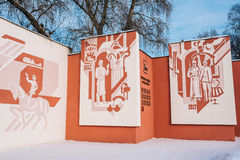 Part of composition with image of main stages of history of Gomel. Belarus Stock Photo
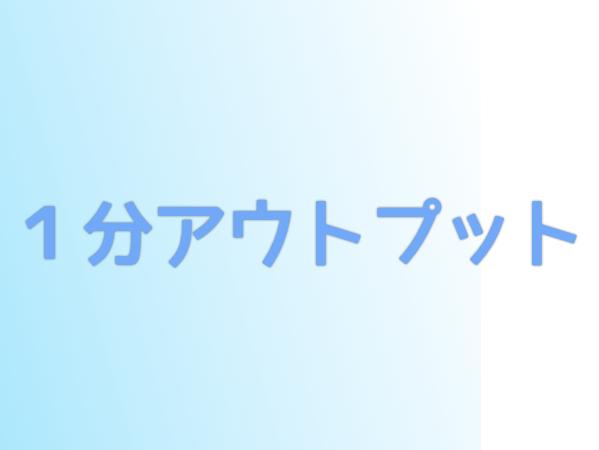 1minutes_output1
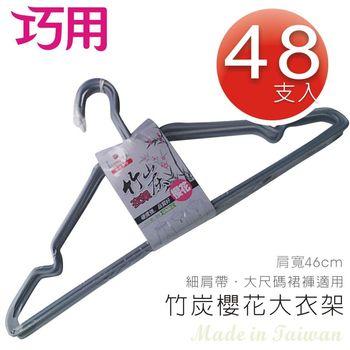 【巧用】竹炭櫻花 鐵線大衣架 48支入 (8支裝x6包)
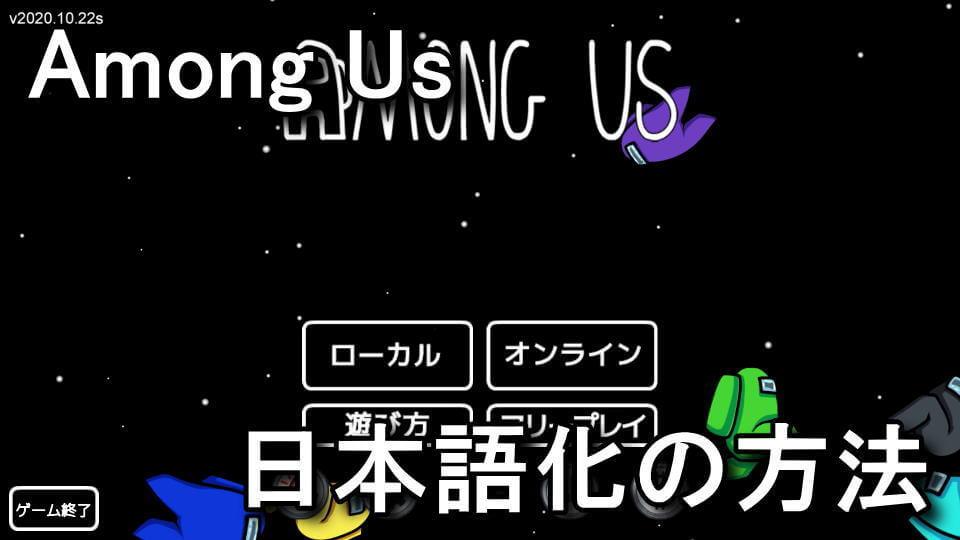 among-us-japanese-mod-patch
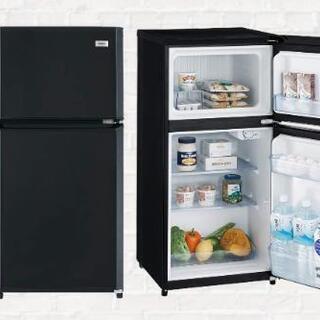 【美品】ハイアール 一人暮らし 冷蔵庫 106L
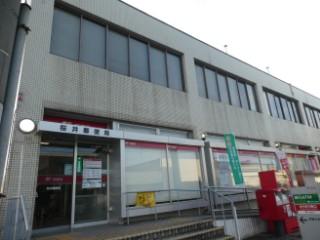 桜井郵便局局舎写真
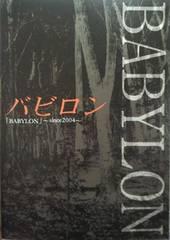 バビロン:BABYLON 〜since 2004〜♪ PV&LIVE DVDV系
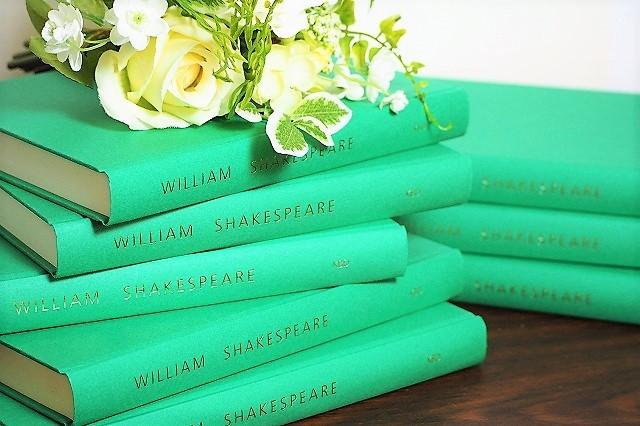 《GREEN》IMITATION BOOK  /洋書ディスプレイ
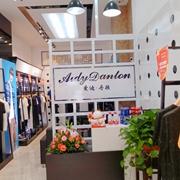 热烈祝贺爱迪丹顿男装江西、江苏店盛大开业!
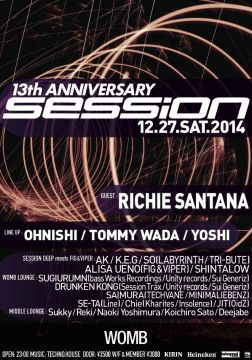 SESSION 13th ANNIVERSARY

################

Exercise prompt ->
Repeat every line of the data exactly, but do not include pictures.

Answer box ->
 Part of composition with image of main stages of history of Gomel. Belarus Stock Photo
 1minutes_output1
 【巧用】竹炭櫻花 鐵線大衣架 48支入 (8支裝x6包)
 among-us-japanese-mod-patch
 【美品】ハイアール 一人暮らし 冷蔵庫 106L
 桜井郵便局局舎写真
 バビロン:BABYLON 〜since 2004〜♪ PV&LIVE DVDV系
 《GREEN》IMITATION BOOK  /洋書ディスプレイ
 热烈祝贺爱迪丹顿男装江西、江苏店盛大开业!
 SESSION 13th ANNIVERSARY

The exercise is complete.